• _YOUR OBJECTIVE_
Can you condense the paragraph of the judgment excerpt that begins "23. As regards mistake" into a brief bulleted list of its main points?

• _DOCUMENT TEXT_
——
23. As regards mistake, it was not categorically pleaded although there are statements in the reply statements in the Saheli and Kaveri Arbitrations that the fraud and/or misrepresentation caused the mistake in invoicing at APM rates. Mr.Giridhar contended, in this regard, that there is no magic to the word mistake, the reliance on mistake can be gleaned or inferred from the pleadings and it should be interpreted as including unilateral mistakes. On the contrary, the contention of Mr. Vinod Kumar, in this regard, is that mistake for the purpose of Section 17 cannot mean the unilateral assertion of mistake by GAIL and it should be interpreted as encompassing only mutual mistakes as in the case of an action for rectification of a contract. I am of the view that Section 17 of the Limitation Act is a provision that deals with exclusion of time in case a fraud is perpetrated by the counter party and established by the party relying on fraud, which is undoubtedly unilateral. As regards mistake, Section 17 mandates that the party relying on mistake should establish the factum of mistake, the date of discovery thereof and the inability to discover it earlier in spite of reasonable diligence. In contrast to Section 20 of the Contract Act, there is no indication at all in Section 17 that it should be mutual; not even in the stipulation that the person relying on it should establish that it could not have been discovered earlier by exercising reasonable diligence. Hence, I conclude that it applies to unilateral mistakes. Mr.T.R.Rajagopalan relied on Salonah Tea Company for the proposition that the claim is not to be rejected unless there is undue laches or abandonment. The said proposition is applicable in a public law proceeding where the Limitation Act does not apply and laches is a relevant consideration for the grant of discretionary relief. He relied on Punjab Stainless Steel Industries for the principle that the period of limitation commences from the date of knowledge of mistake. The said judgment related to the applicability of the statutorily prescribed extended period of limitation under the Customs Act in cases of established misstatement. Therefore, Punjab Stainless Steel Industries is inapplicable in this context.
——
• _INFORMATION GIVEN_

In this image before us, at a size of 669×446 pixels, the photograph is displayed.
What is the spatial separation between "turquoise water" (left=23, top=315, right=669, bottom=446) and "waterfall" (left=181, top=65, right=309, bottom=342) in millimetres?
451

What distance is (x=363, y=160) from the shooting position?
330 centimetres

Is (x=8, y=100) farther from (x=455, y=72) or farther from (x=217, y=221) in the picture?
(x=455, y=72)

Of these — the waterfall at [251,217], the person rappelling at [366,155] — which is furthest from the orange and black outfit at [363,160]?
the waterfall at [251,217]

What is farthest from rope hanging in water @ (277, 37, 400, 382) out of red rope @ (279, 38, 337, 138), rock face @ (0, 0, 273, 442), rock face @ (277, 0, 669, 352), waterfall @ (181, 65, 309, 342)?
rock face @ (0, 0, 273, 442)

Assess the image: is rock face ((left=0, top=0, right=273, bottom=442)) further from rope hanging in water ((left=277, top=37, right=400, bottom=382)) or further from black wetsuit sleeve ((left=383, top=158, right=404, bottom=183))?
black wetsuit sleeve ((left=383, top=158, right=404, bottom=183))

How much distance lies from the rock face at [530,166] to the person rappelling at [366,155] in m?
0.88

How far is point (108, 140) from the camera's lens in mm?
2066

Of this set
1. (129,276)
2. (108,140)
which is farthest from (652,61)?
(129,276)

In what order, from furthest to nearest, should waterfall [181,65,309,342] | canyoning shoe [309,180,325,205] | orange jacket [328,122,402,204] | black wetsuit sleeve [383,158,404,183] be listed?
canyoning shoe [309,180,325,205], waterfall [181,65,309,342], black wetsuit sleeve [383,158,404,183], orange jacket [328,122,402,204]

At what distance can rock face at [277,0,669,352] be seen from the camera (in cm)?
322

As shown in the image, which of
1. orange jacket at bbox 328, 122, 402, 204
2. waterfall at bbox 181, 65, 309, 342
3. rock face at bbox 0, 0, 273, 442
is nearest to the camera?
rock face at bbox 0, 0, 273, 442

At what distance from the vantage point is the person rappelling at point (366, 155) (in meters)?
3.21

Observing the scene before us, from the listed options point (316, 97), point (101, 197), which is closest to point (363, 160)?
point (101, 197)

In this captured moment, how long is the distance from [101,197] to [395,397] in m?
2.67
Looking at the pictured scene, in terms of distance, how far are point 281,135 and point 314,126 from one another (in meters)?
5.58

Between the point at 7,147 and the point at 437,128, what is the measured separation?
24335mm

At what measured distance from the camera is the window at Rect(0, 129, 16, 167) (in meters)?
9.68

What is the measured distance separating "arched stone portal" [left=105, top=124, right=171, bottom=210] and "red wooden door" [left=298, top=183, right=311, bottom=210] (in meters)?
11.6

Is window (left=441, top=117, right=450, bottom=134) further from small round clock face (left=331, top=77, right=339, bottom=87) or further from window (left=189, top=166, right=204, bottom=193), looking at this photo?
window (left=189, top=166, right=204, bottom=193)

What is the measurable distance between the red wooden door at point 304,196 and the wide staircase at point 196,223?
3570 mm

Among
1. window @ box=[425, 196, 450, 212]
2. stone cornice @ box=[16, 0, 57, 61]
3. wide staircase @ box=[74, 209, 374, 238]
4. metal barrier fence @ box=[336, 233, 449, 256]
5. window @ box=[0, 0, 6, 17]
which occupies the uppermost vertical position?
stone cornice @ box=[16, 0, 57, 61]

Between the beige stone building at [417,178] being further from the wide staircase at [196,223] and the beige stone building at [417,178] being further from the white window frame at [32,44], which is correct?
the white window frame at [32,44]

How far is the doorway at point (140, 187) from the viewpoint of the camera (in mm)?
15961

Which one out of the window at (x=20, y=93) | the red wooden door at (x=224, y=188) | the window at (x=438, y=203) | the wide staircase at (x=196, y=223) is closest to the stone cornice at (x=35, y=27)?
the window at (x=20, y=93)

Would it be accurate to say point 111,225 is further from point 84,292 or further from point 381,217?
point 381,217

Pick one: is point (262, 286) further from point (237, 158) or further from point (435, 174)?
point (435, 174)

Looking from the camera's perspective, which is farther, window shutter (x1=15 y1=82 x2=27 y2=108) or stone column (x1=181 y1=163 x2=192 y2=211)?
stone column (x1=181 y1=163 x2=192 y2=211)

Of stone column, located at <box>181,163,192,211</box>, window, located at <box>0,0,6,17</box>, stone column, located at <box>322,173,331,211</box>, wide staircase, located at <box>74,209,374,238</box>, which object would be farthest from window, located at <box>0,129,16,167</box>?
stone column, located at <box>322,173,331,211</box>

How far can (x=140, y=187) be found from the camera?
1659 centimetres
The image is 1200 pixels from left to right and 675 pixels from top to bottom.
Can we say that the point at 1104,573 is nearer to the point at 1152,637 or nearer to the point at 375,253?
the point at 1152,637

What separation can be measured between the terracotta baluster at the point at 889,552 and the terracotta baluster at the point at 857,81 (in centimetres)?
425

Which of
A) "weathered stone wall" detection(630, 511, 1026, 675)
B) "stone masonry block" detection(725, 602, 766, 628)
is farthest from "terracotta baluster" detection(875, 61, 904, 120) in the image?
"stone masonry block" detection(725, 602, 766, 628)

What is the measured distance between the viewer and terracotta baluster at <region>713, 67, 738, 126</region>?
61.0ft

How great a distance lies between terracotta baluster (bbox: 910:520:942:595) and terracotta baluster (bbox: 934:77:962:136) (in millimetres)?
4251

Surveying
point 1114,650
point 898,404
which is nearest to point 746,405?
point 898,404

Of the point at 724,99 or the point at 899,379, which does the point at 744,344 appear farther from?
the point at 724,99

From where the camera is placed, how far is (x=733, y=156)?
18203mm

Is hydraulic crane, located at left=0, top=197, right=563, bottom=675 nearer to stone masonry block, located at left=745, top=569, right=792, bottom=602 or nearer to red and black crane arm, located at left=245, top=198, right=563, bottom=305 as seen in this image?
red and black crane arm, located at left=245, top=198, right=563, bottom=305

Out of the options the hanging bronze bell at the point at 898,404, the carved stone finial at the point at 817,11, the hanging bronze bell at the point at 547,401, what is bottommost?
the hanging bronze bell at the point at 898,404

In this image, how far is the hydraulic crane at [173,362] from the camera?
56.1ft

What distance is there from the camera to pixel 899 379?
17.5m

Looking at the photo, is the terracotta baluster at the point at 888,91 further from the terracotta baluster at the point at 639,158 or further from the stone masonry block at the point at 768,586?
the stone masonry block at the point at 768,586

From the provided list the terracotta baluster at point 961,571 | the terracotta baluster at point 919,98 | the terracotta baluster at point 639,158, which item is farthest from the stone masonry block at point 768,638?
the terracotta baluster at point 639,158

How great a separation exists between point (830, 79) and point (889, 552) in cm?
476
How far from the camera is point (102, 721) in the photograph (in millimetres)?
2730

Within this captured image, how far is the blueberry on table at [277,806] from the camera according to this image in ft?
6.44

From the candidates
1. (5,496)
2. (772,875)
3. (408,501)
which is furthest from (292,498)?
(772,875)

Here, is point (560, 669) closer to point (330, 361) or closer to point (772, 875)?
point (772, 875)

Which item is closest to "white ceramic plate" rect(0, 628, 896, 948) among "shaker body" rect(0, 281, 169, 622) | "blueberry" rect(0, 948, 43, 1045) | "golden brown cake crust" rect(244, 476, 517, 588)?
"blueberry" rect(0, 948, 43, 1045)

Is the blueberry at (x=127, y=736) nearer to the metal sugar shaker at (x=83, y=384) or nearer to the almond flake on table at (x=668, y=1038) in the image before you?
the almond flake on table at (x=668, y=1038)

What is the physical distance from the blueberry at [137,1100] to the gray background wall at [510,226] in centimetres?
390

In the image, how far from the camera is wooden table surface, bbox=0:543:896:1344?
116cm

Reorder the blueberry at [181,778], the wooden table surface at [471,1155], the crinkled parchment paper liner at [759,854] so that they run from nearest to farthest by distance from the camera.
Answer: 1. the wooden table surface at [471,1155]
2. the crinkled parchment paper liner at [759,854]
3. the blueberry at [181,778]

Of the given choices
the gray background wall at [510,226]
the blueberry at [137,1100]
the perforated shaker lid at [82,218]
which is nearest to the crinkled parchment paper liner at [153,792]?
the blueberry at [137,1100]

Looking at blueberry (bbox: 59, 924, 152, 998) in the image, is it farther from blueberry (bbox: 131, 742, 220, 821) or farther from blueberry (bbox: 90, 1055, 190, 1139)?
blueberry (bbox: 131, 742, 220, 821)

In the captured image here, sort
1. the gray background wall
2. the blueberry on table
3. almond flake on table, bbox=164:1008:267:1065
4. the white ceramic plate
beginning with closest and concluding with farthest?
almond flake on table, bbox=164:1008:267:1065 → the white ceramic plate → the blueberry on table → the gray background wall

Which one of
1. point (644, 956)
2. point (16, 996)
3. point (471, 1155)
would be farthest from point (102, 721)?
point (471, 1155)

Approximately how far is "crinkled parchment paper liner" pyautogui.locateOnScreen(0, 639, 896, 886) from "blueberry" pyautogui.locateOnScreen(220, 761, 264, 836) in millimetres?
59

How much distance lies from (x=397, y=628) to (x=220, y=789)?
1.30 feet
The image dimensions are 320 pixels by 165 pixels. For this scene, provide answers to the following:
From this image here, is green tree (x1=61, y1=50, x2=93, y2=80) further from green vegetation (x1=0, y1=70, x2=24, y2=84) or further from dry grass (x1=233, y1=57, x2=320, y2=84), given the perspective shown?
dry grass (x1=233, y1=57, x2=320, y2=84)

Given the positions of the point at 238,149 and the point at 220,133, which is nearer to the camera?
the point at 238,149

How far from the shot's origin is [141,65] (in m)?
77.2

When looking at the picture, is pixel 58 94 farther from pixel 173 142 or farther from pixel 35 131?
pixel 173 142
——
• _FULL SOLUTION_
- Mistake was not categorically pleaded. However, the reply statements in the Saheli and Kaveri Arbitrations say that fraud and/or misrepresentation caused the mistake in invoicing at APM rates.
- Mr. Giridhar argued that the word "mistake" has no magic. He said reliance on mistake can be inferred from the pleadings and should include unilateral mistakes.
- Mr. Vinod Kumar argued that mistake under Section 17 cannot mean GAIL's unilateral assertion. In his view, it covers only mutual mistakes, as in an action for rectification of a contract.
- The court's view is that Section 17 of the Limitation Act excludes time where a counter party perpetrates fraud, which is unilateral.
- For mistake, Section 17 requires the party relying on it to establish three things: the mistake, the date it was discovered, and that it could not have been discovered earlier with reasonable diligence.
- Unlike Section 20 of the Contract Act, Section 17 gives no indication that the mistake must be mutual. The court therefore concludes that Section 17 applies to unilateral mistakes.
- Mr. T.R. Rajagopalan cited Salonah Tea Company: a claim should not be rejected absent undue laches or abandonment. The court held that this applies to public law proceedings, where the Limitation Act does not apply and laches bears on discretionary relief.
- He also cited Punjab Stainless Steel Industries: limitation runs from knowledge of the mistake. The court held that this case concerned the statutory extended limitation period under the Customs Act for established misstatement, so it is inapplicable here.